IN THE HIGH COURT OF JUSTICE
BUSINESS AND PROPERTY COURTS OF ENGLAND
AND WALES
PROPERTY, TRUSTS AND PROBATE LIST (CHD)

7 Rolls Buildings
Fetter lane, London
EC4A 1NL
30/03/2022

B e f o r e :

MR SIMON GLEESON
Sitting as a Deputy High Court Judge

____________________

Between:
(1) QUAY HOUSE ADMIRALS WAY LAND LTD
(2) QUAY HOUSE ADMIRALS WAY LTD
Claimant
- and -

ROCKWELL PROPERTIES LIMITED
Defendant

____________________

Joanne Wicks Q.C and Jonathan Chew (instructed by Stephenson Harwood LLP) for the first and second Claimants
Jonathan Seitler Q.C. and Harriet Holmes (instructed by Gowling WLG (UK) LLP) for the Defendant
Written submissions between 10 and 14 March 2022

____________________

HTML VERSION OF APPROVED JUDGMENT
____________________

Crown Copyright ©

    Mr Simon Gleeson :

  1. There are three issues before me today – an application for permission to appeal, an issue as to the timing of the payment into court ordered in respect of the claimants' application, and various applications relating to the costs of these interim proceedings.
  2. Leave to Appeal

  3. Leave to appeal should not be given if the outcome of the appeal would not affect the decision reached. The Claimants applied for the relief they sought on two separate grounds, and I decided both in their favour. One of these grounds was based on the interpretation of the terms of the contract before me, and the other was based on the exercise of the court's inherent discretion to amend the register.
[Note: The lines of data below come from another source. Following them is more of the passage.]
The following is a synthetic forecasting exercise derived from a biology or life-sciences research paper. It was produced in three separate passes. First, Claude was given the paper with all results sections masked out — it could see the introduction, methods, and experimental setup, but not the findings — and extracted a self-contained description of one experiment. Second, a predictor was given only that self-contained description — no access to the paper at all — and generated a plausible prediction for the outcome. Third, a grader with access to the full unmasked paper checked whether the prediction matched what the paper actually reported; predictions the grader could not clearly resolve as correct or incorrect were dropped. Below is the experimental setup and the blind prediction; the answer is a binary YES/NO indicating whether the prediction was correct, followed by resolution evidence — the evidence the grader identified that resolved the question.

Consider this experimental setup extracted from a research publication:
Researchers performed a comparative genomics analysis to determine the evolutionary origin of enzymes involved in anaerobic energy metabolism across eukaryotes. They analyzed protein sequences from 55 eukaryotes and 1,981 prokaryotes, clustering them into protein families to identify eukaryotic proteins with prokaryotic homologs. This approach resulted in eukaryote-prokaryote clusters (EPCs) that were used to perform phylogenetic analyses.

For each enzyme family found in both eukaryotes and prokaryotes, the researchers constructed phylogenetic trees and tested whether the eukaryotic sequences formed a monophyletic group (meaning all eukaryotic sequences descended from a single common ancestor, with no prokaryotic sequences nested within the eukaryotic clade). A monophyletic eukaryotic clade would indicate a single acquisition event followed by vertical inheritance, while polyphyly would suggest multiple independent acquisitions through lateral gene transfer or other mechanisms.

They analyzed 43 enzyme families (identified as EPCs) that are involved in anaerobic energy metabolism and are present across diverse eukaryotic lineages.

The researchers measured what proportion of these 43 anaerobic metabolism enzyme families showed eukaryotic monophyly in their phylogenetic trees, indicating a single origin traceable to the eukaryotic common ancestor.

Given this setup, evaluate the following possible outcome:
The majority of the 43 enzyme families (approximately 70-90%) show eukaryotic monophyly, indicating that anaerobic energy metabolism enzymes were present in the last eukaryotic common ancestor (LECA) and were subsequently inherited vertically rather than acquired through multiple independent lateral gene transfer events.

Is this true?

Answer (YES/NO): YES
Since success on appeal on either of these grounds would leave the other standing, I would have to be satisfied that the defendant had a real prospect of success on both grounds before giving leave to appeal under CPR 52.6(1)(a). I can see no real prospect of success on the contractual interpretation ground. Consequently I reject the application under CPR 52.6(1)(a).
  4. Mr Seitler, however, advances a second argument in favour of his being granted leave to appeal based on CPR 52.6(1)(b). This provides that leave to appeal may be granted where "there is some other compelling reason for the appeal to be heard".
  5. His argument is that this case concerns the position where the inherent jurisdiction of the court is exercised to remove a restriction which has been bilaterally and consensually entered on the register. He says – correctly – that there is no existing authority covering this particular circumstance. He therefore argues that this is a case which "raises an issue which the law requires clarifying" (per Lord Woolf in Smith v Cosworth Casting Processes Ltd [1997] EWCA Civ 1099). The White Book commentary to CPR 52 is quite clear that where 52.6(1)(b) is engaged, the test of "real prospect of success" does not apply – in other words, if I am satisfied that this case raises an issue of law which requires clarifying, then I should give permission to appeal regardless of my assessment of the likelihood of success of that appeal.
  6. The specifics of Mr Seitler's argument in this regard are as follows. There is authority as to how the court should exercise its jurisdiction to amend the register in cases where a unilateral notice has been entered either wrongly, or in circumstances where its validity is in doubt. There is no direct authority as to what the position should be in respect of the removal of an entry which, as entered, was properly entered as a result of a bilateral agreement between the proprietor of the title and the beneficiary of the restriction. He says that this is a wholly new case, requiring wholly new rules, and that in the absence of authority the issue should be decided by a more senior court.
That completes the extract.